◆ ACTION ITEM: Copy the listing out in full. Keep every word as it is.
--- START ---
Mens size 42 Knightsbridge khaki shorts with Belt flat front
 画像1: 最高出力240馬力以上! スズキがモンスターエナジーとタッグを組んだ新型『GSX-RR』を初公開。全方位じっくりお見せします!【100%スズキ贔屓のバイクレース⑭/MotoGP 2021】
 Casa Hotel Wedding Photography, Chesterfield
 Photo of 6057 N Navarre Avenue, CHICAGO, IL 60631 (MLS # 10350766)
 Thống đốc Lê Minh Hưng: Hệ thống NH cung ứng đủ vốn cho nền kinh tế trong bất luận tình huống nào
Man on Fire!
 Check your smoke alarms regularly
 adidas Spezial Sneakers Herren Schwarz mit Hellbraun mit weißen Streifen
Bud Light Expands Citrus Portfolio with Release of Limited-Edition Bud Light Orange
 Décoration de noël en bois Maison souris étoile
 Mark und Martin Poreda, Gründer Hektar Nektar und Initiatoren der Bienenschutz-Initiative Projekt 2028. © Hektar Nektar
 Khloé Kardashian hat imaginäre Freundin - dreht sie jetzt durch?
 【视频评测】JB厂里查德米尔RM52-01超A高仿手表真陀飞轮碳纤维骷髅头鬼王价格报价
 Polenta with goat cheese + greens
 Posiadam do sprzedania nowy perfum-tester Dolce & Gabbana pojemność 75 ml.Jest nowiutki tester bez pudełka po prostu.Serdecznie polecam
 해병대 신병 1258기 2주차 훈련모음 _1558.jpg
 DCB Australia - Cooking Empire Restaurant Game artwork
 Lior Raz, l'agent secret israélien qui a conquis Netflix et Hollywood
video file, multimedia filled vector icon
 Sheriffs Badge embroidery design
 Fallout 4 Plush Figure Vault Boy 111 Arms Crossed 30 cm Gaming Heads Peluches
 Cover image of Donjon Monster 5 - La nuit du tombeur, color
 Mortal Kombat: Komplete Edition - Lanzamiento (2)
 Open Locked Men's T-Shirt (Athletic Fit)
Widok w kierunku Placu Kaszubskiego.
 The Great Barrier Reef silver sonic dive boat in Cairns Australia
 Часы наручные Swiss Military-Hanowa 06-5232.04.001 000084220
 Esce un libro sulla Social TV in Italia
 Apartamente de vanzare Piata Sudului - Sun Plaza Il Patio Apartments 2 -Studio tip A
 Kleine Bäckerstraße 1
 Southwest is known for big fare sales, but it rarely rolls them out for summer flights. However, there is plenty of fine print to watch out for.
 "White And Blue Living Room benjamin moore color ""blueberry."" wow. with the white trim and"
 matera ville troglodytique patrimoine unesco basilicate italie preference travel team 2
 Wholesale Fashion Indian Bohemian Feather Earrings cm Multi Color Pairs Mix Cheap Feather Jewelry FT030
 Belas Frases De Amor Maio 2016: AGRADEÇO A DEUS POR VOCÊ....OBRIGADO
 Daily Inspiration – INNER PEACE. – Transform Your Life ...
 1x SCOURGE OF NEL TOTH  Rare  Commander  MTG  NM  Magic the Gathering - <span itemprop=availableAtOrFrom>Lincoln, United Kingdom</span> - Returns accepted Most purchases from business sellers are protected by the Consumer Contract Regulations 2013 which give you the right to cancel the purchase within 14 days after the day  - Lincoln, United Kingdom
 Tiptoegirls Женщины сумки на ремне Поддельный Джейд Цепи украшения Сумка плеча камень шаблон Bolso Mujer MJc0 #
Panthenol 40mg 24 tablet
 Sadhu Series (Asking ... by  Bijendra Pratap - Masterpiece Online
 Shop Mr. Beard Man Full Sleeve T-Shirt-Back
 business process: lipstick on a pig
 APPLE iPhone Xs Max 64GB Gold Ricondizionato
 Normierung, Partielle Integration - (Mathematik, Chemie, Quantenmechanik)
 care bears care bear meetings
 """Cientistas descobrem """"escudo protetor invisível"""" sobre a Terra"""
--- END ---
◆ RESPONSE FOR THIS EXERCISE:
Mens size 42 Knightsbridge khaki shorts with Belt flat front
 画像1: 最高出力240馬力以上! スズキがモンスターエナジーとタッグを組んだ新型『GSX-RR』を初公開。全方位じっくりお見せします!【100%スズキ贔屓のバイクレース⑭/MotoGP 2021】
 Casa Hotel Wedding Photography, Chesterfield
 Photo of 6057 N Navarre Avenue, CHICAGO, IL 60631 (MLS # 10350766)
 Thống đốc Lê Minh Hưng: Hệ thống NH cung ứng đủ vốn cho nền kinh tế trong bất luận tình huống nào
Man on Fire!
 Check your smoke alarms regularly
 adidas Spezial Sneakers Herren Schwarz mit Hellbraun mit weißen Streifen
Bud Light Expands Citrus Portfolio with Release of Limited-Edition Bud Light Orange
 Décoration de noël en bois Maison souris étoile
 Mark und Martin Poreda, Gründer Hektar Nektar und Initiatoren der Bienenschutz-Initiative Projekt 2028. © Hektar Nektar
 Khloé Kardashian hat imaginäre Freundin - dreht sie jetzt durch?
 【视频评测】JB厂里查德米尔RM52-01超A高仿手表真陀飞轮碳纤维骷髅头鬼王价格报价
 Polenta with goat cheese + greens
 Posiadam do sprzedania nowy perfum-tester Dolce & Gabbana pojemność 75 ml.Jest nowiutki tester bez pudełka po prostu.Serdecznie polecam
 해병대 신병 1258기 2주차 훈련모음 _1558.jpg
 DCB Australia - Cooking Empire Restaurant Game artwork
 Lior Raz, l'agent secret israélien qui a conquis Netflix et Hollywood
video file, multimedia filled vector icon
 Sheriffs Badge embroidery design
 Fallout 4 Plush Figure Vault Boy 111 Arms Crossed 30 cm Gaming Heads Peluches
 Cover image of Donjon Monster 5 - La nuit du tombeur, color
 Mortal Kombat: Komplete Edition - Lanzamiento (2)
 Open Locked Men's T-Shirt (Athletic Fit)
Widok w kierunku Placu Kaszubskiego.
 The Great Barrier Reef silver sonic dive boat in Cairns Australia
 Часы наручные Swiss Military-Hanowa 06-5232.04.001 000084220
 Esce un libro sulla Social TV in Italia
 Apartamente de vanzare Piata Sudului - Sun Plaza Il Patio Apartments 2 -Studio tip A
 Kleine Bäckerstraße 1
 Southwest is known for big fare sales, but it rarely rolls them out for summer flights. However, there is plenty of fine print to watch out for.
 "White And Blue Living Room benjamin moore color ""blueberry."" wow. with the white trim and"
 matera ville troglodytique patrimoine unesco basilicate italie preference travel team 2
 Wholesale Fashion Indian Bohemian Feather Earrings cm Multi Color Pairs Mix Cheap Feather Jewelry FT030
 Belas Frases De Amor Maio 2016: AGRADEÇO A DEUS POR VOCÊ....OBRIGADO
 Daily Inspiration – INNER PEACE. – Transform Your Life ...
 1x SCOURGE OF NEL TOTH  Rare  Commander  MTG  NM  Magic the Gathering - <span itemprop=availableAtOrFrom>Lincoln, United Kingdom</span> - Returns accepted Most purchases from business sellers are protected by the Consumer Contract Regulations 2013 which give you the right to cancel the purchase within 14 days after the day  - Lincoln, United Kingdom
 Tiptoegirls Женщины сумки на ремне Поддельный Джейд Цепи украшения Сумка плеча камень шаблон Bolso Mujer MJc0 #
Panthenol 40mg 24 tablet
 Sadhu Series (Asking ... by  Bijendra Pratap - Masterpiece Online
 Shop Mr. Beard Man Full Sleeve T-Shirt-Back
 business process: lipstick on a pig
 APPLE iPhone Xs Max 64GB Gold Ricondizionato
 Normierung, Partielle Integration - (Mathematik, Chemie, Quantenmechanik)
 care bears care bear meetings
 """Cientistas descobrem """"escudo protetor invisível"""" sobre a Terra"""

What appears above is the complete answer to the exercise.